On Friday, June 14, 2013 06:02:15 AM Dan Douglas wrote:
> On Monday, June 10, 2013 09:39:56 AM Greg Wooledge wrote:
> > > On 10 Jun 2013 14:15, "Chris F.A. Johnson" <address@hidden> wrote:
> > > >    It is not the least bit difficult with eval:
> > > >
> > > > eval "array=( \"address@hidden" )"
> > 
> > On Mon, Jun 10, 2013 at 09:17:23PM +0800, Chris Down wrote:
> > > Enjoy your arbitrary command execution.
> > 
> > To be fair, Chris Johnson was probably assuming a programming environment
> > where the function is only callable from within the same script, and
> > thus has only trustworthy arguments provided by the caller.  Sometimes,
> > this is the case.  Sometimes, it isn't.
> > 
> > In a more general sense, using eval SAFELY requires undergoing several
> > tedious steps.
> You're aware of this. For the record, there should never be a situation where 
> a variable name isn't guaranteed. All builtins that accept variable names, 
> arithmetic variable dereferences, and indirect variable expansions are 
> exploitable, not just eval. It never makes sense to have the name of some 
> internal label not controlled entirely internally.
> If it's a library function used by some other script, then responsibility for 
> making that guarantee is inherited by the library consumer. There's no 
> difference.
> To validate a "parameter name" fully requires a full shell parser, because 
> the 
> subscript of an indexed array is effectively a part of its name as far as 
> Bash 
> is concerned.

Also forgot to mention (though it should be obvious).

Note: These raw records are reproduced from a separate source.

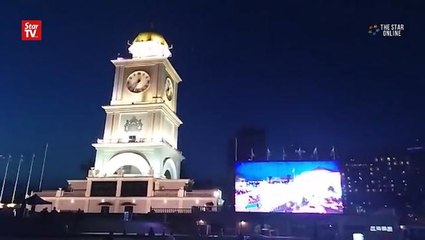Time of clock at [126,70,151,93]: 7:00
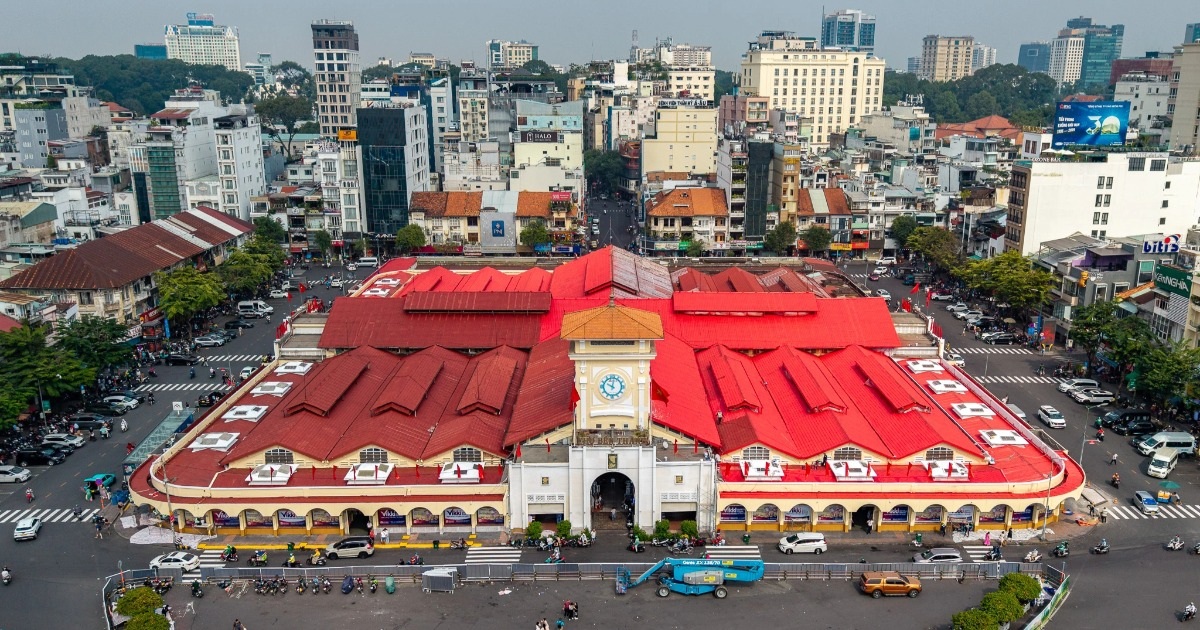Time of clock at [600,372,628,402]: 10:01
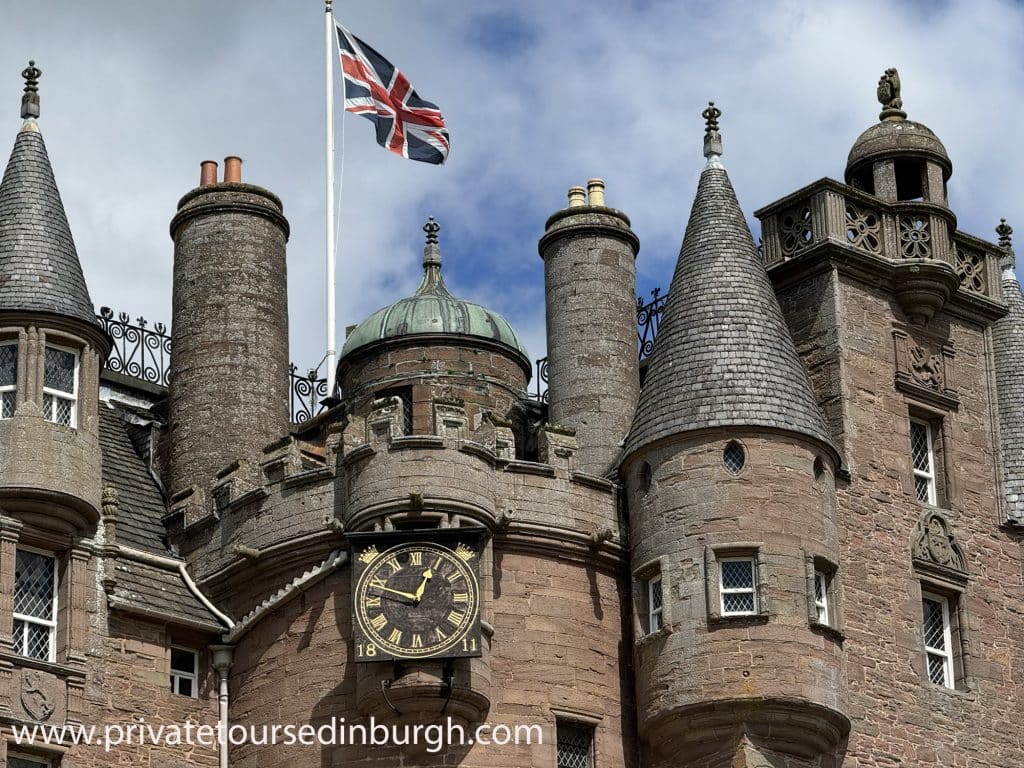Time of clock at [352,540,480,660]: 12:48
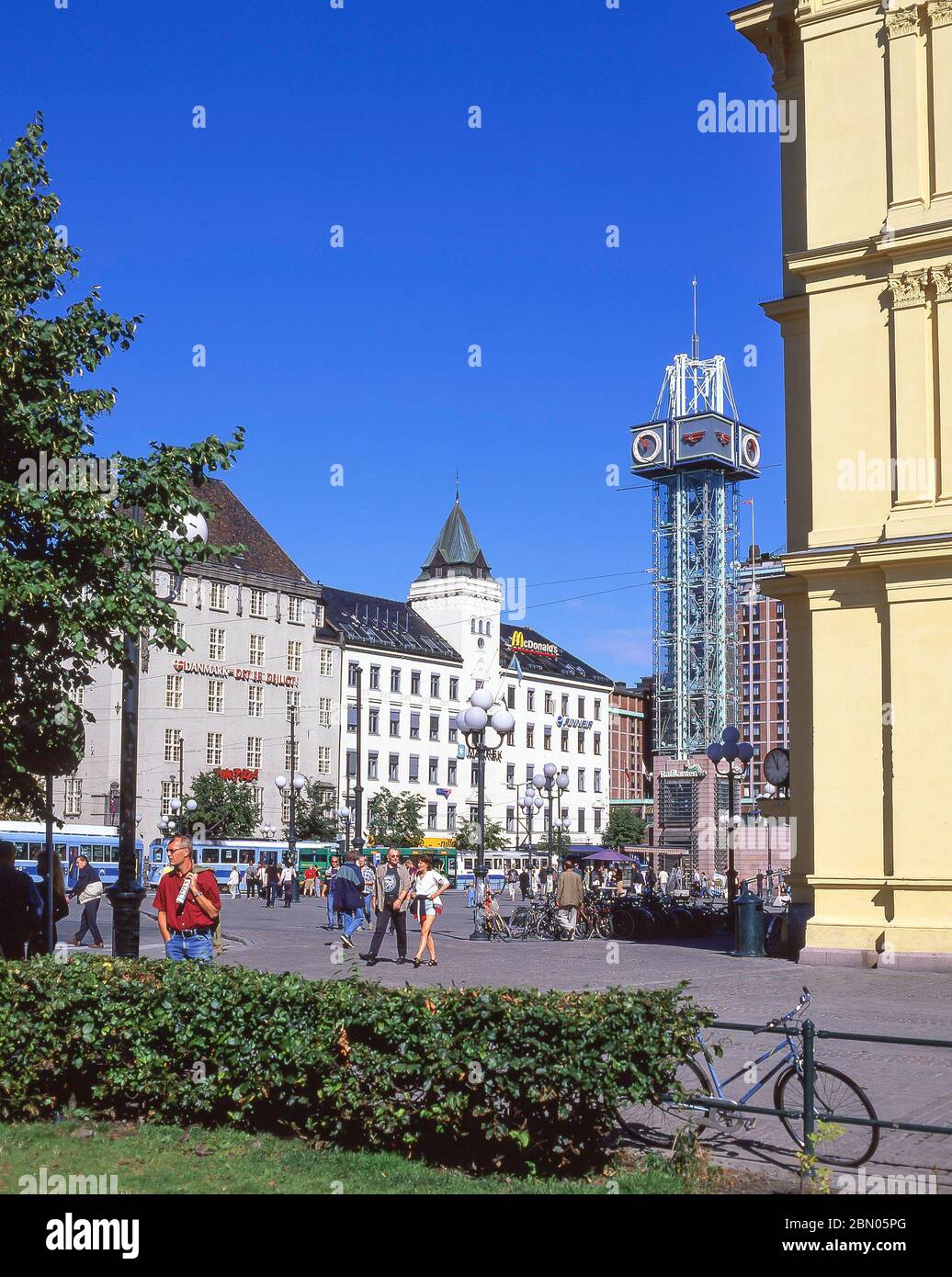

 $ ~/doc/programs/bash43 -c 'function f { typeset -n x=$1; : "$x"; }; a=(yo 
jo); f "a[\$(echo yes this even applies to namerefs>&2)0]"'
yes this even applies to namerefs

In a nutshell bash namerefs don't actually enable any new functionality. It's
just a convenient syntax, makes dealing with keys indirectly easier, and
improves portability in some limited cases.